When determining the time to fall from r₁ to r₂, such that r₁>r₂>0,

t₂−t₁ = (t₂−t₀) − (t₁−t₀)

For example, how much time is required for the separation to decrease from r₁=d/2 to r₂=d/3?

t₁−t₀ = √[d/(2GM)] { √(r₁d−r₁²) + d arctan √(d/r₁−1) }
t₁−t₀ = √[d/(2GM)] { √(d²/2−d²/4) + d arctan √(2d/d−1) }
t₁−t₀ = √[d/(2GM)] { √(d²/4) + d arctan √(2−1) }
t₁−t₀ = √[d/(2GM)] { d/2 + dπ/4 }
t₁−t₀ = {1/2 + π/4} √[d³/(2GM)]

t₂−t₀ = √[d/(2GM)] { √(r₂d−r₂²) + d arctan √(d/r₂−1) }
t₂−t₀ = √[d/(2GM)] { √(d²/3−d²/9) + d arctan √(3d/d−1) }
t₂−t₀ = √[d/(2GM)] { √(2d²/9) + d arctan √(3−1) }
t₂−t₀ = √[d/(2GM)] { √(2d²/9) + d arctan √(2) }
t₂−t₀ = {√(2/9) + arctan √(2)} √[d³/(2GM)]

t₂−t₁ = {√(2/9) + arctan √(2) − 1/2 − π/4} √[d³/(2GM)]
t₂−t₁ ≈ 0.141322975518 √[d³/(2GM)]

This equation,

t−t₀ = √[d/(2GM)] { √(rd−r²) + d arctan √(d/r−1) }

is the classically exact solution to the time-to-fall problem. It does not depend on the acceleration of gravity being constant throughout the fall. Nor does it approximate the resulting time difference by an approximate method of numerical integration.

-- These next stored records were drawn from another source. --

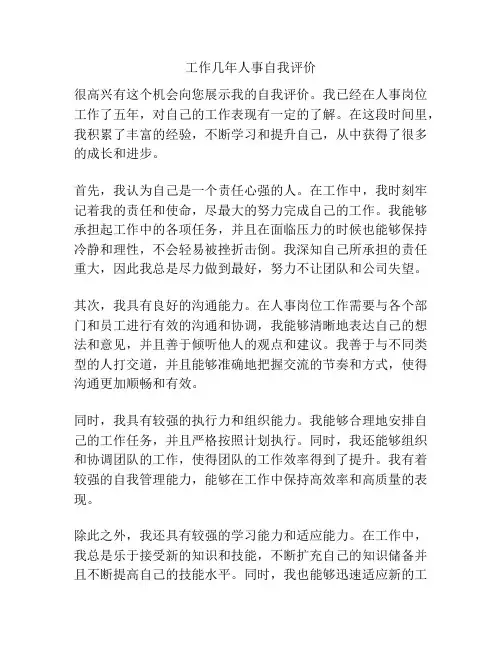 工作几年人事自我评价

很高兴有这个机会向您展示我的自我评价。我已经在人事岗位工作了五年，对自己的工作表现有一定的了解。在这段时间里，我积累了丰富的经验，不断学习和提升自己，从中获得了很多的成长和进步。

首先，我认为自己是一个责任心强的人。在工作中，我时刻牢记着我的责任和使命，尽最大的努力完成自己的工作。我能够承担起工作中的各项任务，并且在面临压力的时候也能够保持冷静和理性，不会轻易被挫折击倒。我深知自己所承担的责任重大，因此我总是尽力做到最好，努力不让团队和公司失望。

其次，我具有良好的沟通能力。在人事岗位工作需要与各个部门和员工进行有效的沟通和协调，我能够清晰地表达自己的想法和意见，并且善于倾听他人的观点和建议。我善于与不同类型的人打交道，并且能够准确地把握交流的节奏和方式，使得沟通更加顺畅和有效。

同时，我具有较强的执行力和组织能力。我能够合理地安排自己的工作任务，并且严格按照计划执行。同时，我还能够组织和协调团队的工作，使得团队的工作效率得到了提升。我有着较强的自我管理能力，能够在工作中保持高效率和高质量的表现。

除此之外，我还具有较强的学习能力和适应能力。在工作中，我总是乐于接受新的知识和技能，不断扩充自己的知识储备并且不断提高自己的技能水平。同时，我也能够迅速适应新的工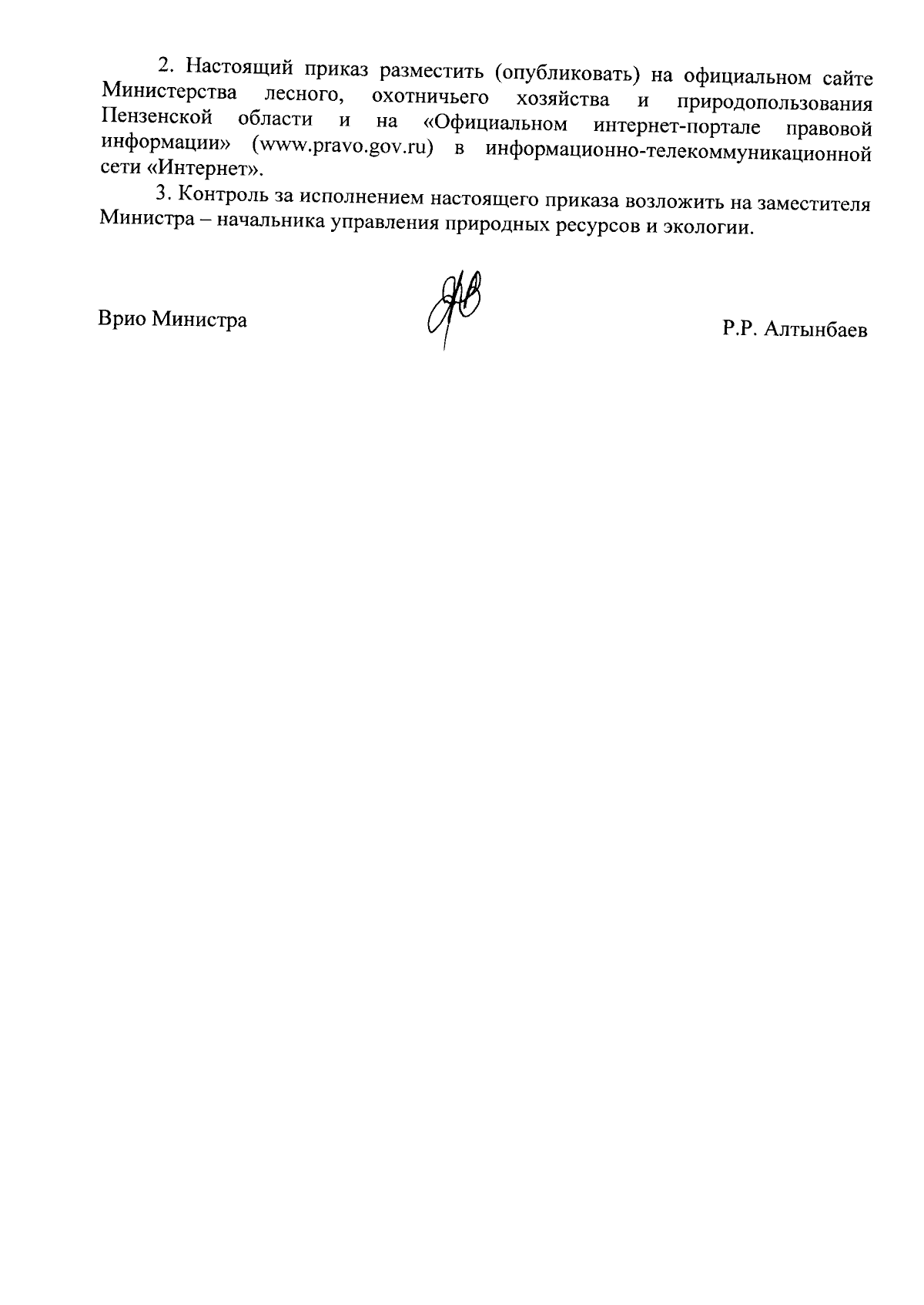 2. Настоящий приказ разместить (опубликовать) на официальном сайте Министерства лесного, охотничьего хозяйства и природопользования Пензенской области и на «Официальном интернет-портале правовой информации» (www.pravo.gov.ru) в информационно-телекоммуникационной сети «Интернет».

3. Контроль за исполнением настоящего приказа возложить на заместителя Министра – начальника управления природных ресурсов и экологии.

Врио Министра

Р.Р. Алтынбаев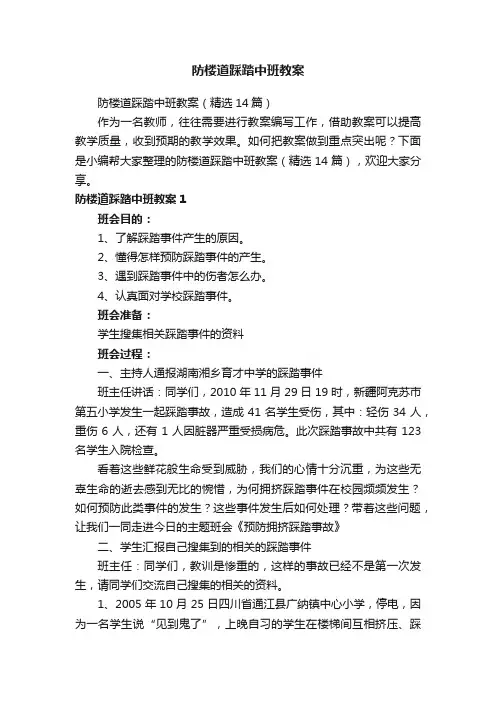 防楼道踩踏中班教案

防楼道踩踏中班教案（精选 14 篇）

作为一名教师，往往需要进行教案编写工作，借助教案可以提高教学质量，收到预期的教学效果。如何把教案做到重点突出呢？下面是小编帮大家整理的防楼道踩踏中班教案（精选 14 篇），欢迎大家分享。

防楼道踩踏中班教案 1

班会目的：

1、了解踩踏事件产生的原因。

2、懂得怎样预防踩踏事件的产生。

3、遇到踩踏事件中的伤者怎么办。

4、认真面对学校踩踏事件。

班会准备：

学生搜集相关踩踏事件的资料

班会过程：

一、主持人通报湖南湘乡育才中学的踩踏事件

班主任讲话：同学们，2010 年 11 月 29 日 19 时，新疆阿克苏市第五小学发生一起踩踏事故，造成 41 名学生受伤，其中：轻伤 34 人，重伤 6 人，还有 1 人因脏器严重受损病危。此次踩踏事故中共有 123 名学生入院检查。

看着这些鲜花般生命受到威胁，我们的心情十分沉重，为这些无辜生命的逝去感到无比的惋惜，为何拥挤踩踏事件在校园频频发生？如何预防此类事件的发生？这些事件发生后如何处理？带着这些问题，让我们一同走进今日的主题班会《预防拥挤踩踏事故》

二、学生汇报自己搜集到的相关的踩踏事件

班主任：同学们，教训是惨重的，这样的事故已经不是第一次发生，请同学们交流自己搜集的相关的资料。

1、2005 年 10 月 25 日四川省通江县广纳镇中心小学，停电，因为一名学生说“见到鬼了”，上晚自习的学生在楼梯间互相挤压、踩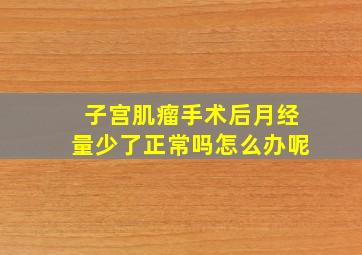 子宫肌瘤手术后月经量少了正常吗怎么办呢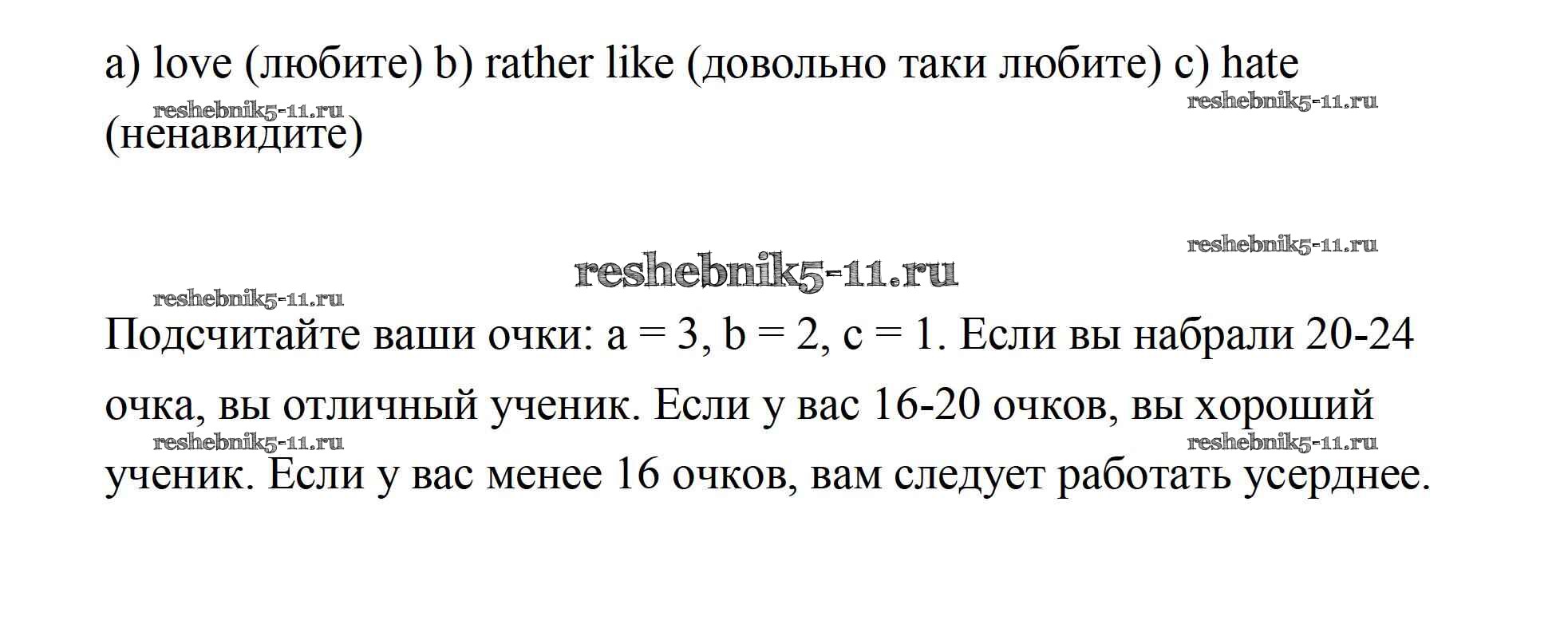 a) love (любите) b) rather like (довольно таки любите) c) hate (ненавидите)

Подсчитайте ваши очки: a = 3, b = 2, c = 1. Если вы набрали 20-24 очка, вы отличный ученик. Если у вас 16-20 очков, вы хороший ученик. Если у вас менее 16 очков, вам следует работать усерднее.

reshebnik5-11.ru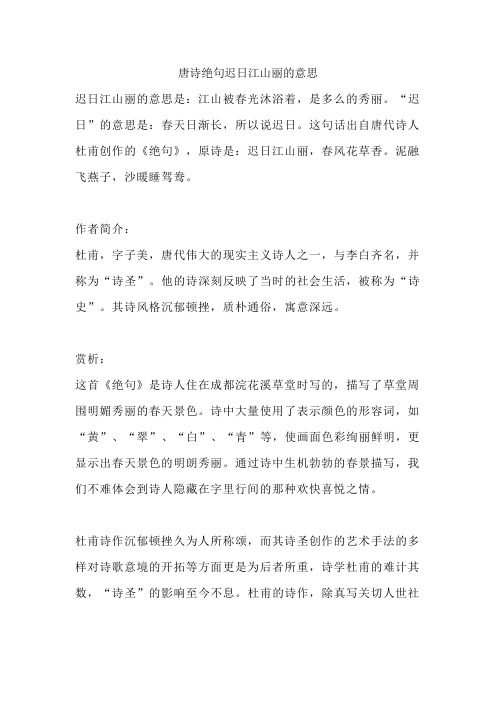 唐诗绝句迟日江山丽的意思

迟日江山丽的意思是：江山被春光沐浴着，是多么的秀丽。“迟日”的意思是：春天日渐长，所以说迟日。这句话出自唐代诗人杜甫创作的《绝句》，原诗是：迟日江山丽，春风花草香。泥融飞燕子，沙暖睡鸳鸯。

作者简介：

杜甫，字子美，唐代伟大的现实主义诗人之一，与李白齐名，并称为“诗圣”。他的诗深刻反映了当时的社会生活，被称为“诗史”。其诗风格沉郁顿挫，质朴通俗，寓意深远。

赏析：

这首《绝句》是诗人住在成都浣花溪草堂时写的，描写了草堂周围明媚秀丽的春天景色。诗中大量使用了表示颜色的形容词，如“黄”、“翠”、“白”、“青”等，使画面色彩绚丽鲜明，更显示出春天景色的明朗秀丽。通过诗中生机勃勃的春景描写，我们不难体会到诗人隐藏在字里行间的那种欢快喜悦之情。

杜甫诗作沉郁顿挫久为人所称颂，而其诗圣创作的艺术手法的多样对诗歌意境的开拓等方面更是为后者所重，诗学杜甫的难计其数，“诗圣”的影响至今不息。杜甫的诗作，除真写关切人世社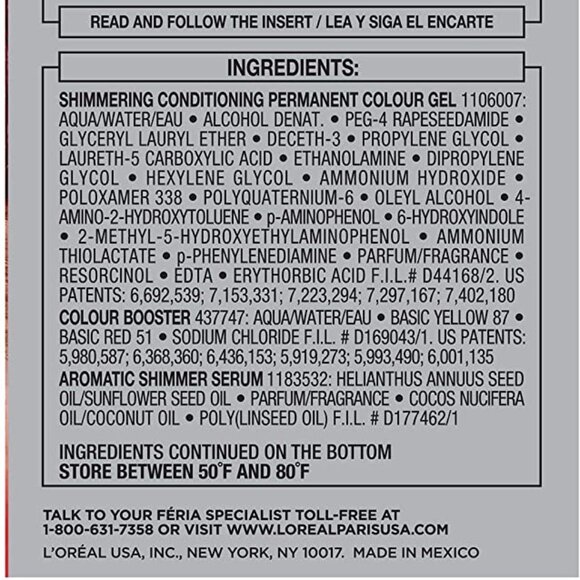 READ AND FOLLOW THE INSERT / LEA Y SIGA EL ENCARTE

INGREDIENTS:

SHIMMERING CONDITIONING PERMANENT COLOUR GEL 1106007: AQUA/WATER/EAU • ALCOHOL DENAT. • PEG-4 RAPESEEDAMIDE • GLYCERYL LAURYL ETHER • DECETH-3 • PROPYLENE GLYCOL • LAURETH-5 CARBOXYLIC ACID • ETHANOLAMINE • DIPROPYLENE GLYCOL • HEXYLENE GLYCOL • AMMONIUM HYDROXIDE • POLOXAMER 338 • POLYQUATERNIUM-6 • OLEYL ALCOHOL • 4-AMINO-2-HYDROXYTOLUENE • p-AMINOPHENOL • 6-HYDROXYINDOLE • 2-METHYL-5-HYDROXYETHYLAMINOPHENOL • AMMONIUM THIOLACTATE • p-PHENYLENEDIAMINE • PARFUM/FRAGRANCE • RESORCINOL • EDTA • ERYTHORBIC ACID F.I.L.# D44168/2. US PATENTS: 6,692,539; 7,153,331; 7,223,294; 7,297,167; 7,402,180

COLOUR BOOSTER 437747: AQUA/WATER/EAU • BASIC YELLOW 87 • BASIC RED 51 • SODIUM CHLORIDE F.I.L. # D169043/1. US PATENTS: 5,980,587; 6,368,360; 6,436,153; 5,919,273; 5,993,490; 6,001,135

AROMATIC SHIMMER SERUM 1183532: HELIANTHUS ANNUUS SEED OIL/SUNFLOWER SEED OIL • PARFUM/FRAGRANCE • COCOS NUCIFERA OIL/COCONUT OIL • POLY(LINSEED OIL) F.I.L. # D177462/1

INGREDIENTS CONTINUED ON THE BOTTOM
STORE BETWEEN 50°F AND 80°F

TALK TO YOUR FÉRIA SPECIALIST TOLL-FREE AT 1-800-631-7358 OR VISIT WWW.LOREALPARISUSA.COM

L'ORÉAL USA, INC., NEW YORK, NY 10017. MADE IN MEXICO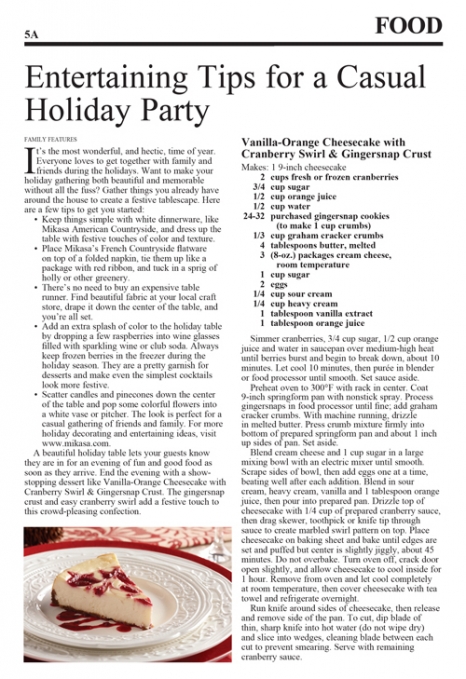 5A

FOOD

Entertaining Tips for a Casual Holiday Party

FAMILY FEATURES

It's the most wonderful, and hectic, time of year. Everyone loves to get together with family and friends during the holidays. Want to make your holiday gathering both beautiful and memorable without all the fuss? Gather things you already have around the house to create a festive tablescape. Here are a few tips to get you started:

• Keep things simple with white dinnerware, like Mikasa American Countryside, and dress up the table with festive touches of color and texture.
• Place Mikasa's French Countryside flatware on top of a folded napkin, tie them up like a package with red ribbon, and tuck in a sprig of holly or other greenery.
• There's no need to buy an expensive table runner. Find beautiful fabric at your local craft store, drape it down the center of the table, and you're all set.
• Add an extra splash of color to the holiday table by dropping a few raspberries into wine glasses filled with sparkling wine or club soda. Always keep frozen berries in the freezer during the holiday season. They are a pretty garnish for desserts and make even the simplest cocktails look more festive.
• Scatter candles and pinecones down the center of the table and pop some colorful flowers into a white vase or pitcher. The look is perfect for a casual gathering of friends and family. For more holiday decorating and entertaining ideas, visit www.mikasa.com.

A beautiful holiday table lets your guests know they are in for an evening of fun and good food as soon as they arrive. End the evening with a show-stopping dessert like Vanilla-Orange Cheesecake with Cranberry Swirl & Gingersnap Crust. The gingersnap crust and easy cranberry swirl add a festive touch to this crowd-pleasing confection.

Vanilla-Orange Cheesecake with Cranberry Swirl & Gingersnap Crust

Makes: 1 9-inch cheesecake
2 cups fresh or frozen cranberries
3/4 cup sugar
1/2 cup orange juice
1/2 cup water
24-32 purchased gingersnap cookies (to make 1 cup crumbs)
1/3 cup graham cracker crumbs
4 tablespoons butter, melted
3 (8-oz.) packages cream cheese, room temperature
1 cup sugar
2 eggs
1/4 cup sour cream
1/4 cup heavy cream
1 tablespoon vanilla extract
1 tablespoon orange juice

Simmer cranberries, 3/4 cup sugar, 1/2 cup orange juice and water in saucepan over medium-high heat until berries burst and begin to break down, about 10 minutes. Let cool 10 minutes, then purée in blender or food processor until smooth. Set sauce aside.

Preheat oven to 300°F with rack in center. Coat 9-inch springform pan with nonstick spray. Process gingersnaps in food processor until fine; add graham cracker crumbs. With machine running, drizzle in melted butter. Press crumb mixture firmly into bottom of prepared springform pan and about 1 inch up sides of pan. Set aside.

Blend cream cheese and 1 cup sugar in a large mixing bowl with an electric mixer until smooth. Scrape sides of bowl, then add eggs one at a time, beating well after each addition. Blend in sour cream, heavy cream, vanilla and 1 tablespoon orange juice, then pour into prepared pan. Drizzle top of cheesecake with 1/4 cup of prepared cranberry sauce, then drag skewer, toothpick or knife tip through sauce to create marbled swirl pattern on top. Place cheesecake on baking sheet and bake until edges are set and puffed but center is slightly jiggly, about 45 minutes. Do not overbake. Turn oven off, crack door open slightly, and allow cheesecake to cool inside for 1 hour. Remove from oven and let cool completely at room temperature, then cover cheesecake with tea towel and refrigerate overnight.

Run knife around sides of cheesecake, then release and remove side of the pan. To cut, dip blade of thin, sharp knife into hot water (do not wipe dry) and slice into wedges, cleaning blade between each cut to prevent smearing. Serve with remaining cranberry sauce.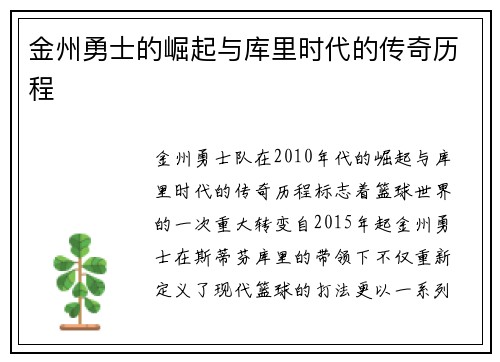 金州勇士的崛起与库里时代的传奇历程

金州勇士队在2010年代的崛起与库里时代的传奇历程标志着篮球世界的一次重大转变自2015年起金州勇士在斯蒂芬库里的带领下不仅重新定义了现代篮球的打法更以一系列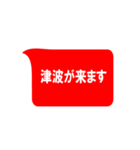 津波が来ます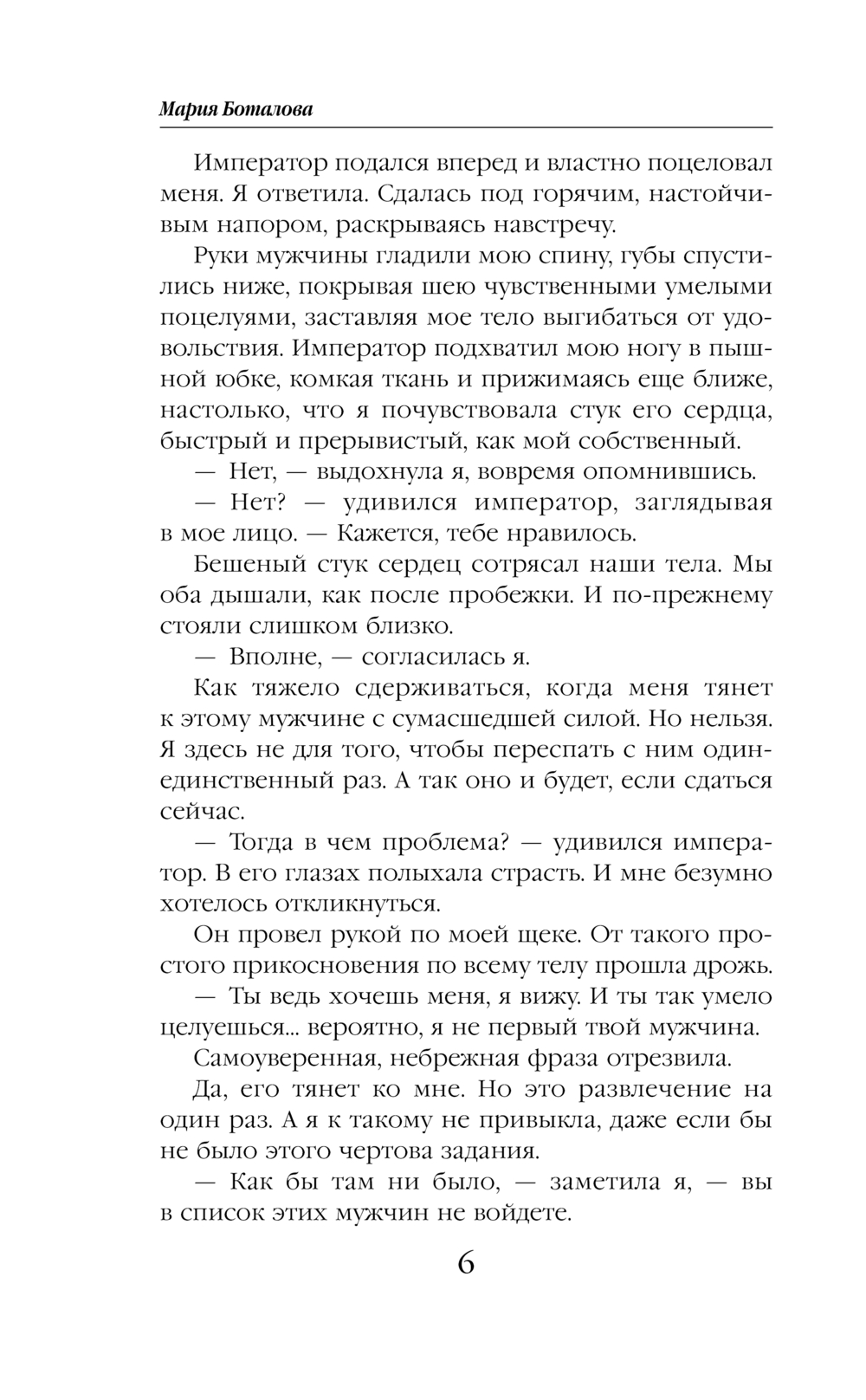 Мария Боталова

Император подался вперед и властно поцеловал меня. Я ответила. Сдалась под горячим, настойчивым напором, раскрываясь навстречу.

Руки мужчины гладили мою спину, губы спустились ниже, покрывая шею чувственными умелыми поцелуями, заставляя мое тело выгибаться от удовольствия. Император подхватил мою ногу в пышной юбке, комкая ткань и прижимаясь еще ближе, настолько, что я почувствовала стук его сердца, быстрый и прерывистый, как мой собственный.

— Нет, — выдохнула я, вовремя опомнившись.

— Нет? — удивился император, заглядывая в мое лицо. — Кажется, тебе нравилось.

Бешеный стук сердец сотрясал наши тела. Мы оба дышали, как после пробежки. И по-прежнему стояли слишком близко.

— Вполне, — согласилась я.

Как тяжело сдерживаться, когда меня тянет к этому мужчине с сумасшедшей силой. Но нельзя. Я здесь не для того, чтобы переспать с ним один-единственный раз. А так оно и будет, если сдаться сейчас.

— Тогда в чем проблема? — удивился император. В его глазах полыхала страсть. И мне безумно хотелось откликнуться.

Он провел рукой по моей щеке. От такого простого прикосновения по всему телу прошла дрожь.

— Ты ведь хочешь меня, я вижу. И ты так умело целуешься... вероятно, я не первый твой мужчина.

Самоуверенная, небрежная фраза отрезвила.

Да, его тянет ко мне. Но это развлечение на один раз. А я к такому не привыкла, даже если бы не было этого чертова задания.

— Как бы там ни было, — заметила я, — вы в список этих мужчин не войдете.

6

This equation (used twice) can be used in place of the approximation taught in high school physical science class,

t₂−t₁ = (t₂−t₀) − (t₁−t₀)

where

t₀ = the time when the test mass is let go, at distance d from the center of the planet

t₁ = the time, during the fall, when the object is at a distance r₁ from the center of the planet
(It is permitted that r₁ can be equal to d, but this isn't required.)

t₂ = the time, during the fall, when the object is at a distance r₂ from the center of the planet
(It is permitted that r₂ can be equal to the radius of the planet, but this isn't required.)